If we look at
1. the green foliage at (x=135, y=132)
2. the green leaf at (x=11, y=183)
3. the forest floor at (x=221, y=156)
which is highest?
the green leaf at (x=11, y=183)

__________

__Exercise details__
Write out every row above word for word, without changing any of them.

__Correct response__
If we look at
1. the green foliage at (x=135, y=132)
2. the green leaf at (x=11, y=183)
3. the forest floor at (x=221, y=156)
which is highest?
the green leaf at (x=11, y=183)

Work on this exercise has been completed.